Acontece, porém, minha querida, que uma força indomável me empurrou para o computador e eu não tive escolha a não ser escrever este texto. Com um simples telefonema... Repito: com um simples telefonema, você reedificou os castelos. Ou, diria alguém, eles nunca foram destruídos. Novamente a sua imagem propagou-se por todo meu ser e instalou-se no mais profundo do meu âmago.

É nesse contexto que a frase inicial, que usei como título, faz-se propícia. Ela possui uma antítese. Vamos pensar juntos:

O primeiro sentido da palavra coração (o sentido denotativo ou real) é de (1) “órgão que recebe o sangue e o bombeia para todo o corpo”. O outro sentido (conotativo ou figurado) atribui à palavra coração o significado de (2) “o centro das emoções, conjunto dos sentimentos, especialmente aqueles que constituem o que se chama amor, paixão etc.”.

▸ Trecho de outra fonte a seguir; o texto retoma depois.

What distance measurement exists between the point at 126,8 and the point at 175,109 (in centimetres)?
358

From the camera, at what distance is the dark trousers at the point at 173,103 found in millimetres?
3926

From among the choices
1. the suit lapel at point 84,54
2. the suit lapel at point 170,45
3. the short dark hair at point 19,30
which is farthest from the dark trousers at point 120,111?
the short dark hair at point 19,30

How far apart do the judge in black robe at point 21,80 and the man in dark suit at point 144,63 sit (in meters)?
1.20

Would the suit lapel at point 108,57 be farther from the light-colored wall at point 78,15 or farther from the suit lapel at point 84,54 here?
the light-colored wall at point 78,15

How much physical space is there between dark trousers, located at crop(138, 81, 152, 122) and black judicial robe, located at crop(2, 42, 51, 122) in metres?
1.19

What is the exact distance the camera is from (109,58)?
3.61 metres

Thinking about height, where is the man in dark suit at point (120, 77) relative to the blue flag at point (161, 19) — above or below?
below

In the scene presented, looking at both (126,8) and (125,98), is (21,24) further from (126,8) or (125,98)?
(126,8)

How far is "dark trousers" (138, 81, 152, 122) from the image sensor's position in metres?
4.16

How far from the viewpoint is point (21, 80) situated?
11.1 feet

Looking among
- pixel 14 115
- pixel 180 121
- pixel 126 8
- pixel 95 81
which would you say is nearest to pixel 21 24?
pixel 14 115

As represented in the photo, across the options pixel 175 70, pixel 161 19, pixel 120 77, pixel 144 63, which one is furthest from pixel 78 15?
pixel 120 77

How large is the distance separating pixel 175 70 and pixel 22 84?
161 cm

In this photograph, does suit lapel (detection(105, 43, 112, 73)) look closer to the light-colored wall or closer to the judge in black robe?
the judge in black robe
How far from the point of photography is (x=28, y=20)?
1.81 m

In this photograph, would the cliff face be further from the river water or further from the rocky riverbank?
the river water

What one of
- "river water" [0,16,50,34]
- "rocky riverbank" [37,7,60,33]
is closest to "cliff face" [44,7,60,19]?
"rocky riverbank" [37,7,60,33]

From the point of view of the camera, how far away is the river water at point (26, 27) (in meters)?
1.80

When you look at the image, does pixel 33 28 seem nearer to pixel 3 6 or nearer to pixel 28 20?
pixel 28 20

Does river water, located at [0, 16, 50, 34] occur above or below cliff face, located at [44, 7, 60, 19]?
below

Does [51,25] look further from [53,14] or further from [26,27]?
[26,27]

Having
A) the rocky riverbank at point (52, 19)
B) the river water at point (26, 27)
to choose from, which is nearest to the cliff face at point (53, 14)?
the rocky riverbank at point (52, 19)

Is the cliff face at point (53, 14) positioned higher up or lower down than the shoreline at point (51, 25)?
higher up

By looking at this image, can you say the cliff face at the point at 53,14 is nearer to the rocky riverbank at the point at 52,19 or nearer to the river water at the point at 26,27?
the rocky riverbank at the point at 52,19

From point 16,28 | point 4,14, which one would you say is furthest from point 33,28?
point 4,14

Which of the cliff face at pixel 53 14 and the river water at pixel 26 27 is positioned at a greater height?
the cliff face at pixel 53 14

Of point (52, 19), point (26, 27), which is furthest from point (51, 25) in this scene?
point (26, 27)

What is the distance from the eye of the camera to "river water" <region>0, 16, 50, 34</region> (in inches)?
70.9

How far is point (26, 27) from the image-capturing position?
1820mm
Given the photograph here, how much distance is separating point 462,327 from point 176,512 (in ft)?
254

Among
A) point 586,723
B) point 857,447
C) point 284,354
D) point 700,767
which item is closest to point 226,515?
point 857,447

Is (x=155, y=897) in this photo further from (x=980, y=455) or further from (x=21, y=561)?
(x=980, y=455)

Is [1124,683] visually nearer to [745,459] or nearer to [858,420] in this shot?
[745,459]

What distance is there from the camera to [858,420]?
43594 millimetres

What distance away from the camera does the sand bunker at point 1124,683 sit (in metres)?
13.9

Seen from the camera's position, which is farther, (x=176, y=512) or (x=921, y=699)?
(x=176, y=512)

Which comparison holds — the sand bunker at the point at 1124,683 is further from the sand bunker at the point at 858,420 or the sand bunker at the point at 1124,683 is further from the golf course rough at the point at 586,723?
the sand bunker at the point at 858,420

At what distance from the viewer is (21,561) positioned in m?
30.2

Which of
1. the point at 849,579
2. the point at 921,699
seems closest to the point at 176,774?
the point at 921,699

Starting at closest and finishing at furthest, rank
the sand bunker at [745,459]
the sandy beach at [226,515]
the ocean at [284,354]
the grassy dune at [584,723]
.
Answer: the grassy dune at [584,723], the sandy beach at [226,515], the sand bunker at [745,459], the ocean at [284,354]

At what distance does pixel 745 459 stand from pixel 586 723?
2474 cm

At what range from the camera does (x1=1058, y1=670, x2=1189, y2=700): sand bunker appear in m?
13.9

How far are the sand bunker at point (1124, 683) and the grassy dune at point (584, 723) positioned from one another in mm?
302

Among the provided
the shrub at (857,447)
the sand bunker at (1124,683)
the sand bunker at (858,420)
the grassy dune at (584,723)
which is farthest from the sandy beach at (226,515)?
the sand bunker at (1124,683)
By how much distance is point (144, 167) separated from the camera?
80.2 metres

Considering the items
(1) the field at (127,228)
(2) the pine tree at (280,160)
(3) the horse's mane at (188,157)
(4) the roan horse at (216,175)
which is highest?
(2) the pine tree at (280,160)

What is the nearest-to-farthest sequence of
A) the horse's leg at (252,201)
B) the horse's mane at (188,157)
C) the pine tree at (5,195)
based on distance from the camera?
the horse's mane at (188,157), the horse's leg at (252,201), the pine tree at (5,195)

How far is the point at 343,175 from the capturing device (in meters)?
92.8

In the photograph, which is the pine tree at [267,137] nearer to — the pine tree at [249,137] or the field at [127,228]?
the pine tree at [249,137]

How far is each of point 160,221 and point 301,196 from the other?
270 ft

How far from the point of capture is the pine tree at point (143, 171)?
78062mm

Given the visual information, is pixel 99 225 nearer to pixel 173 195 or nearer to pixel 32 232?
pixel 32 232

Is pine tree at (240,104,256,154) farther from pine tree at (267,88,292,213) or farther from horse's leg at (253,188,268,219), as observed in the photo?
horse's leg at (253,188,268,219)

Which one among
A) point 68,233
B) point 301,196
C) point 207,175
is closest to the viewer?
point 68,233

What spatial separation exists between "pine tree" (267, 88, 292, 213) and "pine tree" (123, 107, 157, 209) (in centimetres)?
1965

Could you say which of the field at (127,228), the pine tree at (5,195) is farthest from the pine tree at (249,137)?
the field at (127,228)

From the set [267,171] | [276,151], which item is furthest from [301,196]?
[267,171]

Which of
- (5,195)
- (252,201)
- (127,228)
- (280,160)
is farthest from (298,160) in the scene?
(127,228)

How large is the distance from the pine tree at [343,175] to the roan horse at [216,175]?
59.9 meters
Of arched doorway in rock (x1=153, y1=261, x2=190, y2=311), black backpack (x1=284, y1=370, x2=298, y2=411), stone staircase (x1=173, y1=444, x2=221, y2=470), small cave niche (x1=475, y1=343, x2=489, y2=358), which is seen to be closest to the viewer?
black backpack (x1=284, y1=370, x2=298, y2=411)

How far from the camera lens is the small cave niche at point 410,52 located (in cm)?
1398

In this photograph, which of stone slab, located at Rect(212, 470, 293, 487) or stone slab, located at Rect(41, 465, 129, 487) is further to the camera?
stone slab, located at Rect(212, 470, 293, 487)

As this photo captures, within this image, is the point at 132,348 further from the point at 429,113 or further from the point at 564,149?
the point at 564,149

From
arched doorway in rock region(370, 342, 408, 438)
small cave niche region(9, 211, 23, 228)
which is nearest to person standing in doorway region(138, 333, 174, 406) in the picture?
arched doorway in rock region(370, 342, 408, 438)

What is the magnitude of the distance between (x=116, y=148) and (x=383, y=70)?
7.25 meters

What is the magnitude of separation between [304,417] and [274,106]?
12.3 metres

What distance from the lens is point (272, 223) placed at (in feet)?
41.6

Semelhantemente, o verbo bater (meu coração não bate) possui várias acepções. Vamos àquelas que nos interessa: entendendo coração como um órgão, bater pode significar (1) “pulsar” (receber e bombear o sangue); por outro lado, bater pode significar também (2) “surrar, espancar alguém...”.

Considerando só a primeira parte do enunciado: meu coração não bate por você, e interpretando a palavra 'coração' na acepção (1), que é a que mais se identifica com as relações sentimentais, haveremos de concordar que este enunciado não é bem vindo ao contexto de uma paquera. Ou seja, espera-se que a pessoa diga uma frase afirmativa, tipo: meu coração BATE por você, que equivale à expressão: estou totalmente seduzido por você. Isso não acontece; a frase é negativa...

Até aqui, diríamos que esta cantada é inválida – jamais possuirá um efeito positivo. Mas a mesma nos surpreende, ao introduzir a segunda parte do enunciado: (meu coração não bate por você) apanha. O verbo 'apanhar' não se opõe ao verbo 'bater', quando este está empregado na acepção (1) 'pulsar'. Mas se opõe ao mesmo verbo (bater), quando este está empregado na acepção (2) 'surrar, espancar alguém'.

A razão de esta cantada provocar em nós uma sensação de prazer (humor) reside exatamente na polissemia (muitos sentidos) que provoca. Muitos sentidos perpassam por nossa mente. O nosso intelecto é obrigado a experimentar os sentidos, descartar uns e aproveitar outros, detendo-se naquele(s) que atende à relação de oposição (antítese). É uma verdadeira ginástica cerebral.

Nessa altura do raciocínio, isto é, quando percebemos que o verbo bater não pode prevalecer com o sentido de 'pulsar', pois seria uma cantada inválida, vemo-nos obrigados a entendê-lo com o sentido de 'surrar, espancar alguém'. Isso ocorre porque o verbo apanhar nos obriga a estabelecer a relação de oposição.

Mas ainda não pára por aqui. Temos que mergulhar um pouco mais fundo e encontrar aqueles sentidos que os verbos bater e apanhar, nas últimas acepções apresentadas, evocam.

'Bater' (surrar, espancar alguém) fala-nos de superioridade, aquele que tem o poder, que está por cima etc. 'Apanhar', por outro lado, lembra-nos submissão, aquele que sofre. Assim estabelece-se a relação de vassalagem: o servo diante do senhor feudal.

Que lindo, né?! – Quer dizer que quando alguém enuncia esta frase, na verdade, está dizendo: estou sofrendo, estou a seus pés; enquanto você, com um simples gesto, pode espantar para sempre este sofrimento e instituir um novo período, em que os corações (ambos: meu e seu), entendidos na acepção (2), podem expressar-se reciprocamente na mais alta intensidade que a lei do sentimento pode permitir? Sim, é isso mesmo.

No nosso coração, parece que existem nele glândulas que produzem, sem parar, todo tipo de sentimento. Elas não se preocupam em saber se existe alguém a quem estes sentimentos possam ser canalizados. Apenas os produzem.

Acontece, querida, que, se não há uma pessoa-alvo, que diga estou aqui, a saída do coração se fecha. Não há vazão. Os sentimentos ficam emperrados no peito. Mas o coração continua a produzi-los inflexivelmente. Parece, às vezes, que vai explodir. É algo doloroso demais.

Perdoe-me os termos, em alguns momentos, muito técnicos. Espero que você tenha gostado do texto e que possa, algum dia, dizer comigo em uníssono: “meu coração não bate por você, APANHA...”. Ao invés de dizer, no outro extremo, “meu coração não apanha por você, bate...”.

Quando dissermos daquela forma, “meu coração APANHA”, deixará esta realidade de ser algo doloroso, porque será recíproca. Estaremos ambos na mesma posição, sendo um o vassalo do outro.